═══ Article
Newly inaugurated Maine Gov. Paul LePage, makes a point while delivering remarks after being sworn in Wednesday, Jan. 5, 2011 in Augusta, Maine.
Pat Wellenbach
/
AP file
Newly inaugurated Maine Gov. Paul LePage, makes a point while delivering remarks after being sworn in Wednesday, Jan. 5, 2011 in Augusta, Maine.

When former Maine Republican Gov. Paul LePage recently made the unsubstantiated claim that voters from Massachusetts were bused into the state to vote in the 2009 same-sex marriage referendum, he used a well-worn voter fraud canard that sometimes involves buses and vans — and occasionally sea vessels — but almost always people from somewhere else.

In LePage’s case, the allegations of voter fraud centered on Maine’s former overlords: Liberal Massachusetts. While the state managed to break free of the Bay State’s grip 202 years ago, its place in residents’ imaginations lives on — and often as a cautionary tale of what confronts us if we’re not vigilant.

The issue, as LePage described during a campaign event in Auburn for GOP legislative candidates, is an abundance of Massachusetts residents eager to corrupt Maine elections.

"I have met some people — not in 2020, but it was during the gay marriage referendum from years back — came up on a bus from Massachusetts," he said. "I was the mayor at the time. They stayed at a hotel in Waterville overnight, voted and left the next day.”

Former Secretary of State Matt Dunlap says it never happened. And current Secretary of State Shenna Bellows says it would be next to impossible to pull off such a scheme without getting noticed or caught.

“It doesn’t pass the straight-faced test,” Bellows said.

Bellows went on to explain at great length why such a caper is unlikely. Those interested in the details of Maine’s election system checks and balances can read all about it here.

Also of possible interest is the prolific use of outsiders as ways of drumming up voter fraud concerns.

LePage certainly isn’t the first politician in Maine to point the finger at Massachusetts residents. In 2011, former Maine Republican Party chairman Charlie Webster cited out-of-staters as culprits in tilting state and local elections for Democrats. It was the central thrust of his successful bid to convince GOP legislators in 2011 that they should repeal Maine’s same-day voter registration law. Webster argued Democrats used them to steal elections.
══════
Job 1:
Write out the part of the LePage voter fraud article from "When former Maine" to "we’re not vigilant.", word for word.
Job 2:
Repeat the records verbatim, from their first line to the line with "Answer: point 399,277, point", with both of those lines included.
═══ Records shown
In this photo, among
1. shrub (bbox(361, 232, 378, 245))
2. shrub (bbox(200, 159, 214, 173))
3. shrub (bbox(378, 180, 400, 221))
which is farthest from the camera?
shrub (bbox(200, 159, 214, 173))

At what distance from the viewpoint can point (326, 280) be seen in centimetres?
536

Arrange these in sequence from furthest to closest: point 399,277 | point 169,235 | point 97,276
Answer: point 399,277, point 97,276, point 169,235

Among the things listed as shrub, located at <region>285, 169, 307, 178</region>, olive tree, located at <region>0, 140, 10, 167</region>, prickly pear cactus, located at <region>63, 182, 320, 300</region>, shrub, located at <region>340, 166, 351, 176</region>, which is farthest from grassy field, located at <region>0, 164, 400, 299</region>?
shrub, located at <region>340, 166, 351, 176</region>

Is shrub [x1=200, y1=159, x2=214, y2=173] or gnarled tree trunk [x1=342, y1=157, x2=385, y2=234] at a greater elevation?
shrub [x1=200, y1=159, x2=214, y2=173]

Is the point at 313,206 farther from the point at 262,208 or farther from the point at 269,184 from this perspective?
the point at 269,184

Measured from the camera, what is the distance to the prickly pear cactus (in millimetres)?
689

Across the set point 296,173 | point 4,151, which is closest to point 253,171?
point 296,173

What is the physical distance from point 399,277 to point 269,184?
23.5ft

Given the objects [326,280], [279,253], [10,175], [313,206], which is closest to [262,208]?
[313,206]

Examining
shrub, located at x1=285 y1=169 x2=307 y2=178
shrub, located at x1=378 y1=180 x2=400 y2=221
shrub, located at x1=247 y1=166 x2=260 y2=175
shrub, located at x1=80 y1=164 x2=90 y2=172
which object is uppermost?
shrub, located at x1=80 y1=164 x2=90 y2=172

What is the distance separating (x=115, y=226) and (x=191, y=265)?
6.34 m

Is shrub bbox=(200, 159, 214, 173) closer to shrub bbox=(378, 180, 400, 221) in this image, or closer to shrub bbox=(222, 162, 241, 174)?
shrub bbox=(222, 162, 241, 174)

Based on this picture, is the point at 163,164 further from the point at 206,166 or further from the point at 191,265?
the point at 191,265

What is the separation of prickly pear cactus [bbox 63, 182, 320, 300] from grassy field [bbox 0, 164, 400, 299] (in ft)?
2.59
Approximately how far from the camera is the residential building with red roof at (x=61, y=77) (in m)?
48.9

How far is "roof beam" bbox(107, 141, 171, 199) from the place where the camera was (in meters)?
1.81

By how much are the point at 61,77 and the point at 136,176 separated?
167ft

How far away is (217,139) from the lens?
══════
Complete response 1:
When former Maine Republican Gov. Paul LePage recently made the unsubstantiated claim that voters from Massachusetts were bused into the state to vote in the 2009 same-sex marriage referendum, he used a well-worn voter fraud canard that sometimes involves buses and vans — and occasionally sea vessels — but almost always people from somewhere else.

In LePage’s case, the allegations of voter fraud centered on Maine’s former overlords: Liberal Massachusetts. While the state managed to break free of the Bay State’s grip 202 years ago, its place in residents’ imaginations lives on — and often as a cautionary tale of what confronts us if we’re not vigilant.

Complete response 2:
In this photo, among
1. shrub (bbox(361, 232, 378, 245))
2. shrub (bbox(200, 159, 214, 173))
3. shrub (bbox(378, 180, 400, 221))
which is farthest from the camera?
shrub (bbox(200, 159, 214, 173))

At what distance from the viewpoint can point (326, 280) be seen in centimetres?
536

Arrange these in sequence from furthest to closest: point 399,277 | point 169,235 | point 97,276
Answer: point 399,277, point 97,276, point 169,235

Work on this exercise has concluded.